Thread: Making JIT more granular

Making JIT more granular

From

David Rowley

Date:

04 August 2020, 05:01:03

Hi,

At the moment JIT compilation, if enabled, is applied to all
expressions in the entire plan. This can sometimes be a problem as
some expressions may be evaluated lots and warrant being JITted, but
others may only be evaluated just a few times, or even not at all.

This problem tends to become large when table partitioning is involved
as the number of expressions in the plan grows with each partition
present in the plan. Some partitions may have many rows and it can be
useful to JIT expression, but others may have few rows or even no
rows, in which case JIT is a waste of effort.

I recall a few cases where people have complained that JIT was too
slow. One case, in particular, is [1].

It would be nice if JIT was more granular about which parts of the
plan it could be enabled for. So I went and did that in the attached.

The patch basically changes the plan-level consideration of if JIT
should be enabled and to what level into a per-plan-node
consideration. So, instead of considering JIT based on the overall
total_cost of the plan, we just consider it on the plan-node's
total_cost.

I was just planing around with a test case of:

create table listp(a int, b int) partition by list(a);
select 'create table listp'|| x || ' partition of listp for values
in('||x||');' from generate_Series(1,1000) x;
\gexec
insert into listp select 1,x from generate_series(1,100000000) x;
vacuum analyze listp;

explain (analyze, buffers) select count(*) from listp where b < 0;

I get:

master jit=on
JIT:
Functions: 3002
Options: Inlining true, Optimization true, Expressions true, Deforming true
Timing: Generation 141.587 ms, Inlining 11.760 ms, Optimization
6518.664 ms, Emission 3152.266 ms, Total 9824.277 ms
Execution Time: 12588.292 ms
(2013 rows)

master jit=off
Execution Time: 3672.391 ms

patched jit=on
JIT:
Functions: 5
Options: Inlining true, Optimization true, Expressions true, Deforming true
Timing: Generation 0.675 ms, Inlining 3.322 ms, Optimization 10.766
ms, Emission 5.892 ms, Total 20.655 ms
Execution Time: 2754.160 ms

This explain format will need further work as each of those flags is
now per plan node rather than on the plan as a whole. I considered
just making the true/false a counter to count the number of functions,
e.g Inlined: 5 Optimized: 5 etc.

I understand from [2] that Andres has WIP code to improve the
performance of JIT compilation. That's really great, but I also
believe that no matter how fast we make it, it's going to be a waste
of effort unless the expressions are evaluated enough times for the
cheaper evaluations to pay off the compilation costs. It'll never be a
win when we evaluate certain expressions zero times. What Andres has
should allow us to drop the default jit costs.

Happy to hear people's thoughts on this.

David

[1] https://www.postgresql.org/message-id/7736C40E-6DB5-4E7A-8FE3-4B2AB8E22793@elevated-dev.com
[2] https://www.postgresql.org/message-id/20200728212806.tu5ebmdbmfrvhoao@alap3.anarazel.de

Attachment

granular_jit_v1.patch

Re: Making JIT more granular

From

David Rowley

Date:

26 April 2022, 08:24:02

(This is an old thread. See [1] if you're missing the original email.)

DATA RECORDS:
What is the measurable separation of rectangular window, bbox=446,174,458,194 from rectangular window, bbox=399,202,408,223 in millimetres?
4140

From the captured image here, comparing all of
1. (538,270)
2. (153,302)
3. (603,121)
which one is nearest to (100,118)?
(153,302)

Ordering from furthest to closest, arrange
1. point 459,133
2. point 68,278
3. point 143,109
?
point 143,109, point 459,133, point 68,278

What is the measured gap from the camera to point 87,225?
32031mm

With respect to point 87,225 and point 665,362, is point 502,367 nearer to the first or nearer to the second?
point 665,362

EXERCISE BRIEF: Print, word for word, the passage of the JIT thread between "This problem tends" and "particular, is [1].", inclusive.

EXERCISE OUTPUT:
This problem tends to become large when table partitioning is involved
as the number of expressions in the plan grows with each partition
present in the plan. Some partitions may have many rows and it can be
useful to JIT expression, but others may have few rows or even no
rows, in which case JIT is a waste of effort.

I recall a few cases where people have complained that JIT was too
slow. One case, in particular, is [1].